トークンはトークンの値がそれぞれの文法で定義された値と一致する場合に一致します。一部の例外を除いてトークンの一致は英字の大文字と小文字を区別しません。
“<delim-token>”は単一引用符(“'”)で囲んで示されます。
“<whitespace-token>”はCSSルールの文法の中では示されませんが、一部の例外を除き、トークンの前、トークンの後、もしくは2個のトークンの間に自由に挿入することが許されています。
ブロック・コンテンツ
- “<declaration-list>”
- 宣言のリストを表し、ブロックの唯一の値でなければなりません。ブロックのコンテンツは宣言リストをトークン化する仕組みを使用してパースされます。
- “<declaration-list>”として有効なプロパティ、ディスクリプタ、@ルールはそれぞれの仕様書で定義されます。
- ディスクリプタにつけられた“!important”は無効です。プロパティの場合はカスケードされるプロパティであれば“!important”はそのカスケード・オリジンで通常の効果を持ち、カスケードされなければ“!important”がつけられた宣言は無効です。
- “<rule-list>”
- ルールのリストを表し、ブロックの唯一の値でなければなりません。ブロックのコンテンツはルールをトークン化する仕組みを使用してパースされます。
- “<rule-list>”として有効なルールはそれぞれの仕様書で定義され、無効なルールは無視されます。
- “<stylesheet>”
- “<rule-list>”とほぼ同じですが、別途制限がなければどのようなルールも許容します。
自由文法のコンテンツ
- “<declaration-value>”
- 1個以上のどのようなトークンの組み合わせとも一致します。
- ただし、“<bad-string-token>”、“<bad-url-token>”、ペアになるトークンがない“<)-token>”と“<]-token>”、“<}-token>”、スタイルシートの最上位にある“<semicolon-token>”、値が“!”である“<delim-token>”のいずれかを含む場合は除きます。
- “<any-value>”
- “<declaration-value>”とほぼ同じですが、スタイルシートの最上位にある“<semicolon-token>”、値が“!”である“<delim-token>”を含むことができます。
スタイル・ルール
“スタイル・ルール(Style Rule)”は適合ルールの一種で、セレクタ(セレクタ・リスト)とそれに続くプロパティによる宣言のリストを内包するブロックからなります。スタイル・ルールはCSS2では“スタイル・セット(Style Set)”と呼ばれます。

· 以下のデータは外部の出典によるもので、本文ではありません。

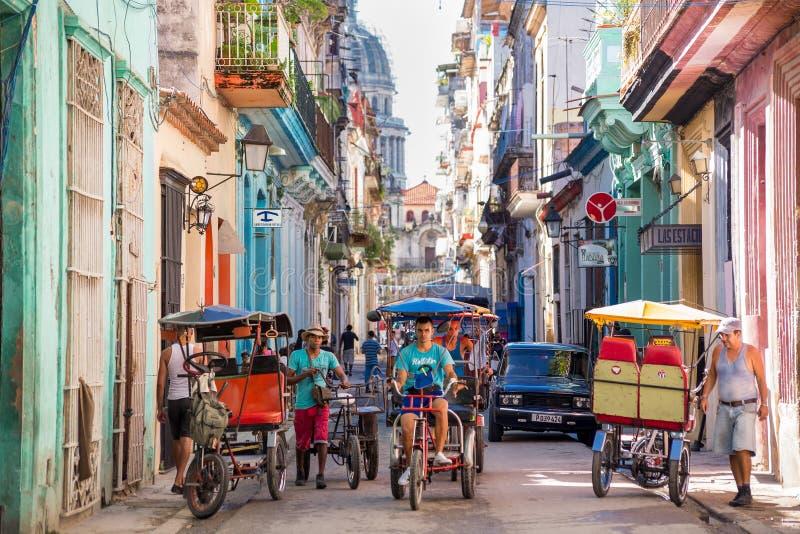 Havana, Cuba - November 29, 2017: El Capitolio seen from a narrow street stock image
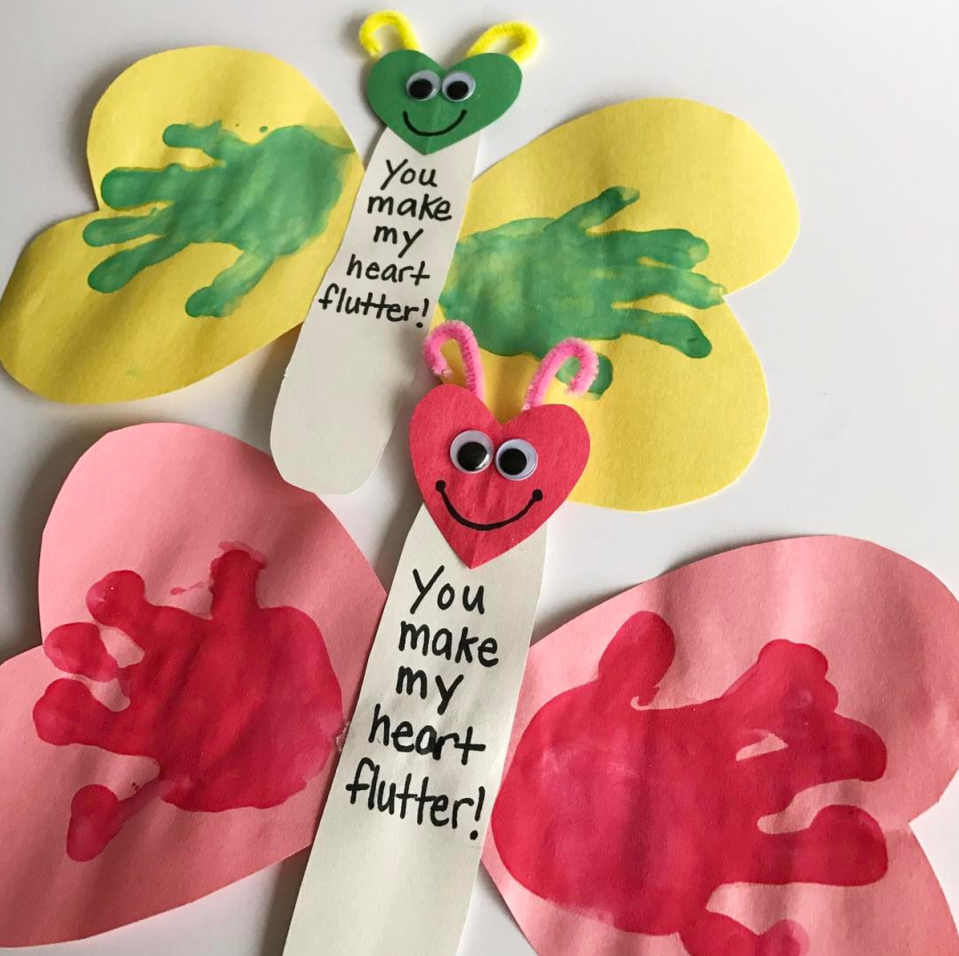 """<p>Construction paper hearts form the butterfly's wings and head in this Valentine craft right for preschoolers. Paint their little hands and press the prints onto the construction paper wings. Don't forget to finish it off with googly eyes and pipe cleaner antennas!</p><em><a href=""""https://teachingmama.org/make-heart-flutter-valentine-craft/"""" rel=""""nofollow noopener"""" target=""""_blank"""" data-ylk=""""slk:Get the tutorial at Teaching Mama »"""" class=""""link rapid-noclick-resp"""">Get the tutorial at Teaching Mama »</a></em>"""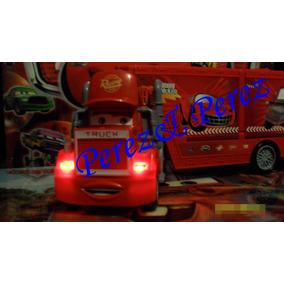 Trailer Cars Mack + Rayo, Mate, (4 Carritos)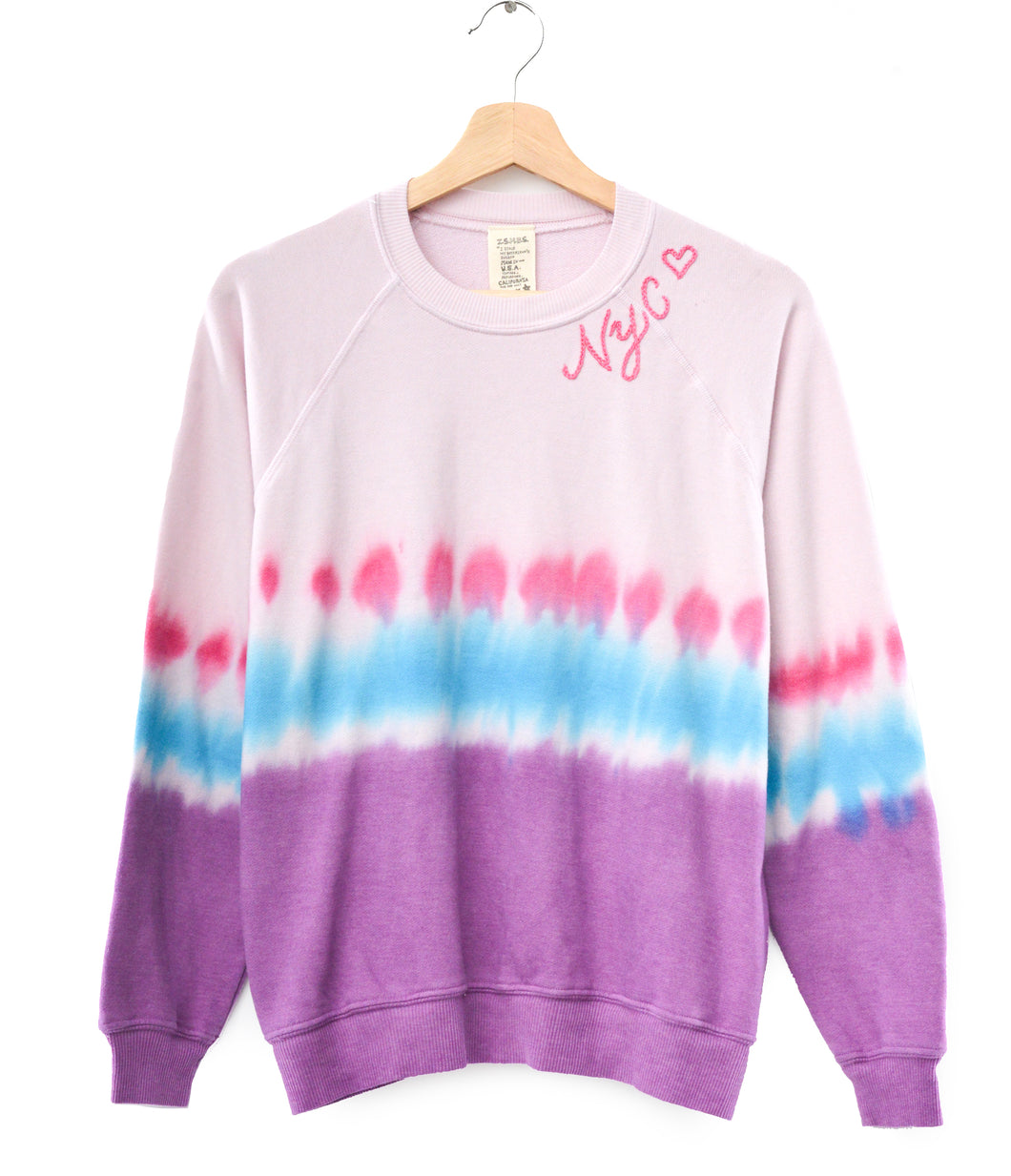 TIE DYE PINK L/S SWEATS WITH CUSTOM HAND EMBROIDERY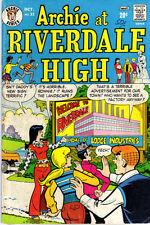 ARCHIE AT RIVERDALE HIGH #11 - 1973 - Vintage Comic VG
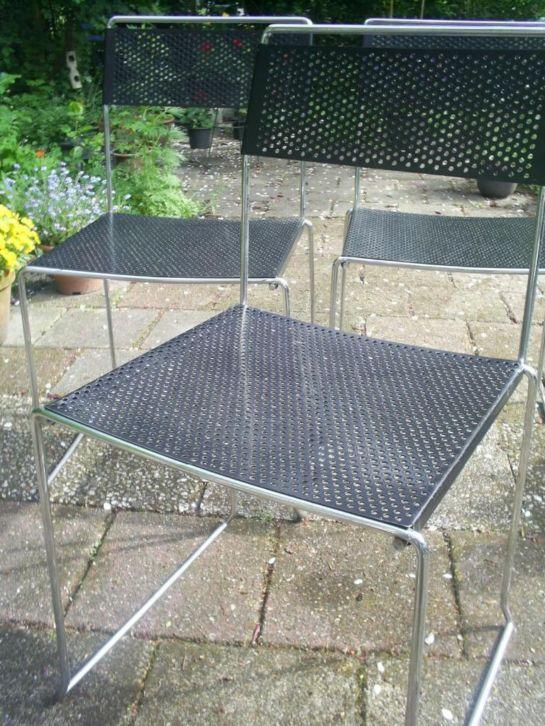 3 metalen vintage stoelen - Bieden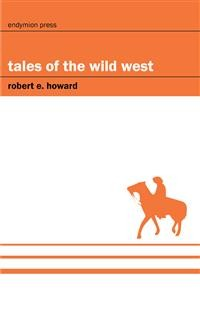 Cover Tales of the Wild West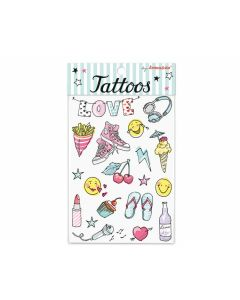 Tattoos Girlpower - KRIMA 13722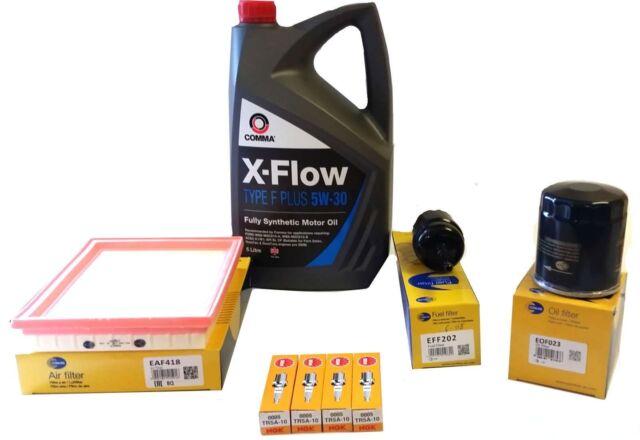 AIR OIL FUEL FILTER 5Litres Oil 4 NGK SPARK PLUGS FORD FIESTA 1.25 16V 2003>2009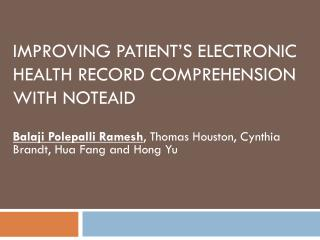 IMPROVING PATIENT'S ELECTRONIC HEALTH RECORD COMPREHENSION WITH NOTEAID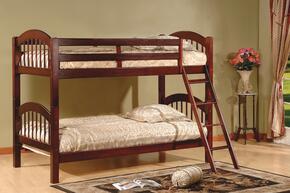 Myco Furniture 9082CH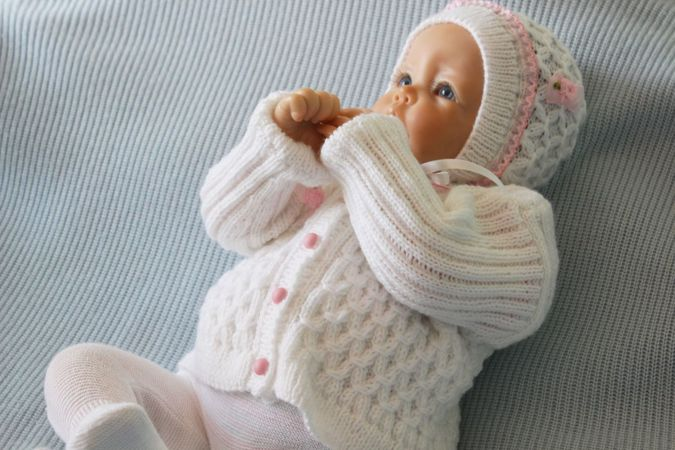 Baby Knitting Patterns With Instructions : Baby Jacket Knitting Pattern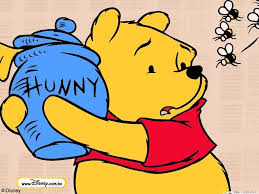 quotes about strength winnie the pooh tigger quotes and sayings contact us privacy policy about tigger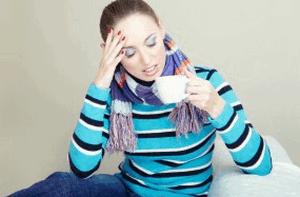 Как заболеть в дома ангиной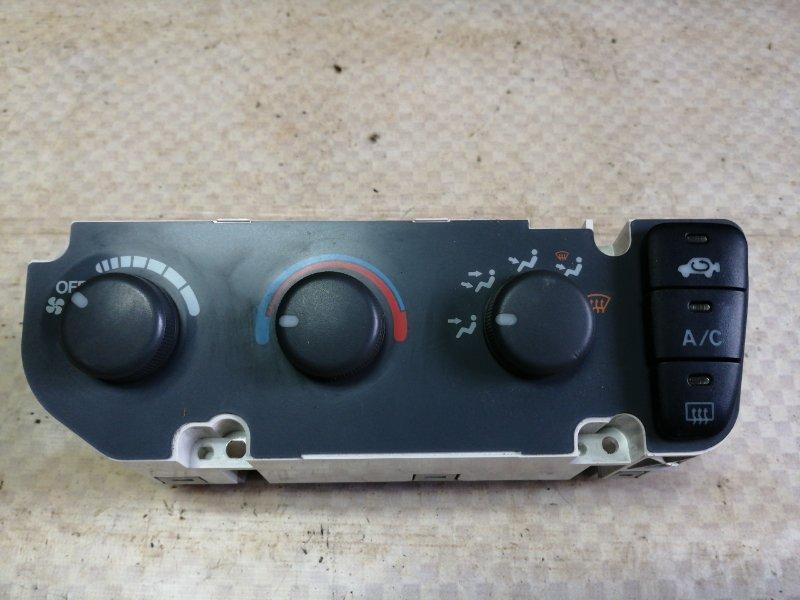 Блок управления отопителем Honda Cr-V RD3 B20Z1 2001 (б/у)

スタイル・ルールの先頭にあるコンポーネント値が“<selector-list>”としてパースできない場合にはスタイル・ルール全体が無効となります。
スタイル・ルールのブロックの中は宣言のリストとしてパースされます。別途定義されていない限り、@ルールはスタイル・ルールのブロックの中では無効であり、無視されます。また、不明なCSSプロパティやプロパティのものとして定義されている値の構文と一致しない値による宣言は無効であり、無視されます。スタイル・ルールのブロックの中にある個々のコンテンツの有効・無効はスタイル・ルール全体の有効・無効には影響しません。
プロパティ名は別途定義されていない限り英字の大文字と小文字の区別はありません。
CSSスタイルシートの最上位にある適合ルールはすべてスタイル・ルールです。最上位以外のコンテキスト(@ルールのブロックの中など)にある適合ルールはそのコンテキストの定義によってスタイル・ルールであったり、そうでなかったりします。
エスケープ
どのような文字でも“エスケープ・シーケンス(Escape Sequence)”を使用して“エスケープ(Escaping)”することで識別子や引用符囲みの文字列の中に含むことができます。
エスケープ・シーケンスは以下の2通りがあります。
- リバースソリダス(“\”)に続く16進数(“0”~“9”、
“A”~“F”、 と改行文字以外の文字“a”~“f”) - エスケープ・シーケンスはリバースソリダスの後に記述された文字に置き換えられます。
- リバースソリダス(“\”)に続く1個から6個の16進数(“0”~“9”、
“A”~“F”、 “a”~“f”) - エスケープ・シーケンスは示された16進数によってユニコード符号位置が表される文字に置き換えられます。
- エスケープ・シーケンスの直後にホワイトスペースを挿入してエスケープ・シーケンスと直後に続く他の文字を区別することができます。